• [RECORDS SHOWN]

+---+

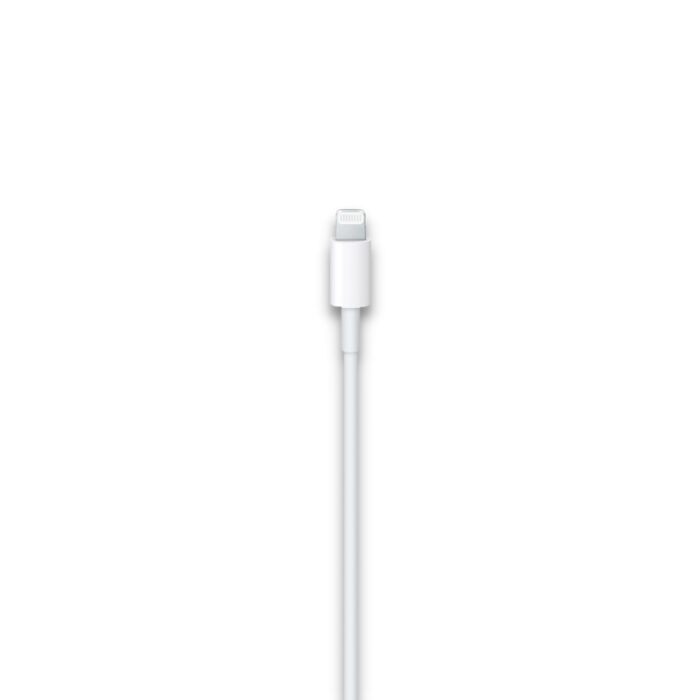Apple USB-C to Lightning Cable (1 m) - Image 3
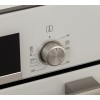 Духовой шкаф Электрический Bosch HIJ517YW0R белый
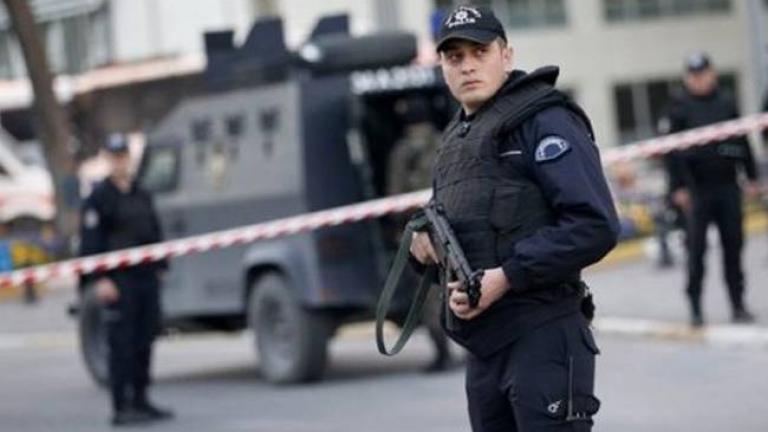 Νέο μπαράζ συλλήψεων στην Τουρκία-Ανάμεσά τους και μέλη ανθρωπιστικών οργανώσεων
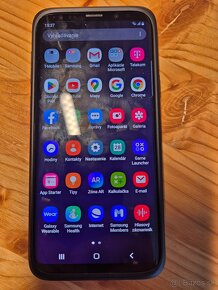 Samsung Galaxy S9+ - 5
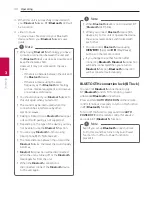 Preview for 30 page of LG SJ4Y Owner'S Manual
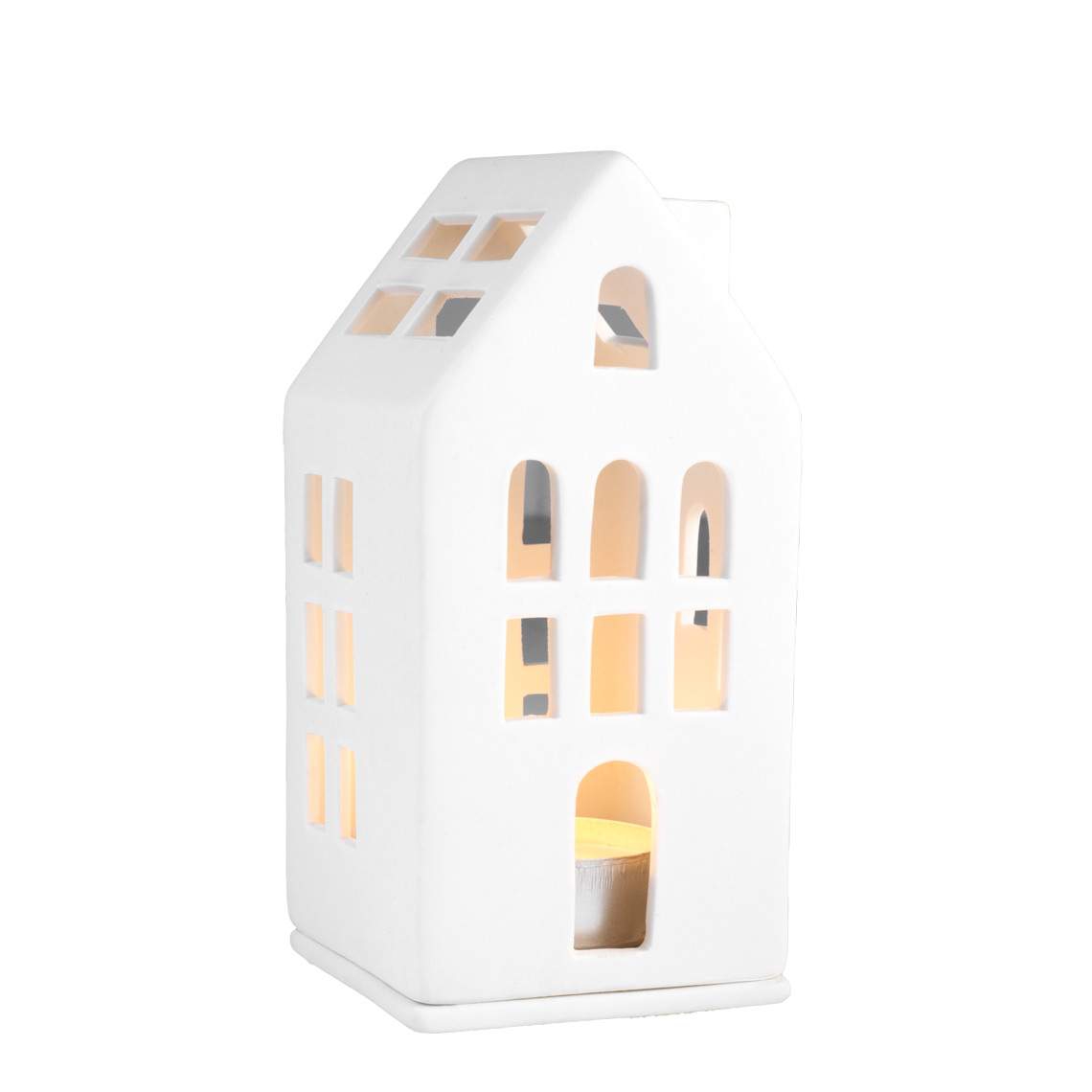 Räder Design - Mini Lichthaus "Gästehaus"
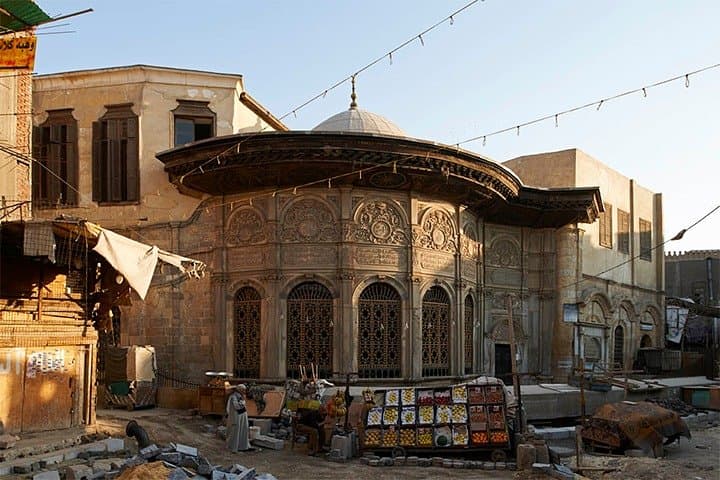 Old Cairo and Citadel - Private Tour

+---+

• [WHAT IS BEING ASKED] Any images must be dropped; all other material is to be printed exactly.

• [ANSWER TO THIS PROBLEM]
Apple USB-C to Lightning Cable (1 m) - Image 3
 Духовой шкаф Электрический Bosch HIJ517YW0R белый
 Νέο μπαράζ συλλήψεων στην Τουρκία-Ανάμεσά τους και μέλη ανθρωπιστικών οργανώσεων
 Samsung Galaxy S9+ - 5
 Preview for 30 page of LG SJ4Y Owner'S Manual
 Räder Design - Mini Lichthaus "Gästehaus"
 Old Cairo and Citadel - Private Tour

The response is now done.